Song of the Day: Education in Music (Day Six). “School’s Out for Summer, School’s Out Forever, School’s Been Blown to Pieces”.

School’s Out, from Alice Cooper’s 1972 album of the same name, became the singer’s breakthrough hit.  The song became Alice Cooper’s first major hit single, reaching number seven on the Billboard Hot 100 pop singles chart and number one on the UK singles chart for three weeks.  The single marked the first time that Alice Cooper was seen as more than just a theatrical novelty act.  Due to the huge success of the single, its parent album also became highly successful, reaching number two on the Billboard 200 chart.  On his radio show, Nights With Alice Cooper in 2008, Cooper explained the inspiration behind the song when he was asked “What’s the greatest three minutes of your life?”:

“There’s two times during the year.  One is Christmas morning, when you’re just getting ready to open the presents.  The greed factor is right there.  The next one is the last three minutes of the last day of school when you’re sitting there and it’s like a slow fuse burning.  I said, ‘If we can catch that three minutes in a song, it’s going to be so big’.”

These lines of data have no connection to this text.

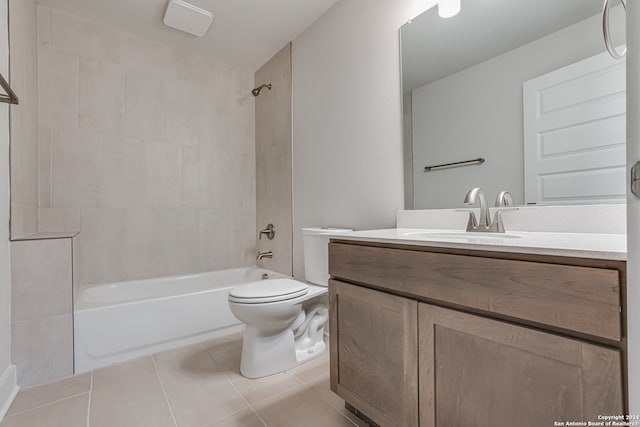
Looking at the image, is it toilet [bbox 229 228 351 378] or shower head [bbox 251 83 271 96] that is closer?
toilet [bbox 229 228 351 378]

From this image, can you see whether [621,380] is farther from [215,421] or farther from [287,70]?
[287,70]

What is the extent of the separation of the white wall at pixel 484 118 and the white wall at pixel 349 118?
6.0 inches

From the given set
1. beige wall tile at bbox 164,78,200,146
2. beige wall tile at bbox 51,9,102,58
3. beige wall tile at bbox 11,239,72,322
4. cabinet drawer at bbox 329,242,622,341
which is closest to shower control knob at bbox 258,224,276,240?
beige wall tile at bbox 164,78,200,146

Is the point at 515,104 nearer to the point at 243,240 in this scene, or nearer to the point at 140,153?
the point at 243,240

Additionally, Cooper went on to joke that the main riff of the song, written by Glen Buxton, was inspired by Miles Davis.  Cooper has also explained on various occasions that School’s Out was also inspired by a warning often said in Bowery Boys movies in which one of the characters declares to another, “School is out”, meaning ‘to wise up’.  The Bowery Boys were trouble-making New York City tough guy characters featured in 48 movies which ran from 1946 to 1958.  The movies were often shown on American television throughout the ‘60s and ‘70s, eating up a lot of air time on independent stations.

Lyrically, Schools Out discusses the students’ disdain for school life to the extreme with its chorus stating that “School’s out for summer, School’s out forever, School’s been blown to pieces”.  Additionally, on the last chorus, Cooper plays on the idea of being absent from the school with the line, “School’s out with fever”, before bringing the song to a climax with the line, The song also incorporates part of the childhood rhyme, Pencils and Books in the lines “No more pencils, no more books, No more teachers’ dirty looks”.  This part of the song includes children singing, an idea by producer Bob Ezrin.  Ezrin would later use this effect when he produced another school-themed song, Pink Floyd’s Another Brick in the Wall Part 2, from the album The Wall (1979).

In later live performances of School’s Out, Cooper has been known to incorporate parts of the first verse of Another Brick in the Wall Part 2.

For the album version of the song, Ezrin also used a “turn off” effect on the school bell and sound effects at the end of the song.  This effect is not present on the single version, with the school bell and effects simply fading out.

On the single’s release, some US and UK radio stations banned the song, deeming that it gave the students a negative impression of rebelliousness against childhood education.  The song was also shunned by teachers, parents, principles, counsellors and psychologists who demanded that it be removed from radio playlists.  In the UK, Mary Whitehouse, as part of her Clean Up TV Campaign, attempted to have School’s Out banned by the BBC, where it was receiving heavy play on their flagship music entertainment show, Top of the Pops.  In August 1972, Whitehouse wrote to the BBC’s head of light entertainment, Bill Cotton, complaining of the “gratuitous publicity” given to the song.  She continued to say:  “Because of this, millions of young people are imbibing a philosophy of violence and anarchy … It is our view that if there is increasing violence in the schools during the coming term, the BBC will not be able to evade their share of the blame”.  Alice Cooper famously sent Whitehouse a bunch of flowers to thank her for helping to publicise the song in a manner that they couldn’t have imagined and helping the song to the top spot on the UK singles chart.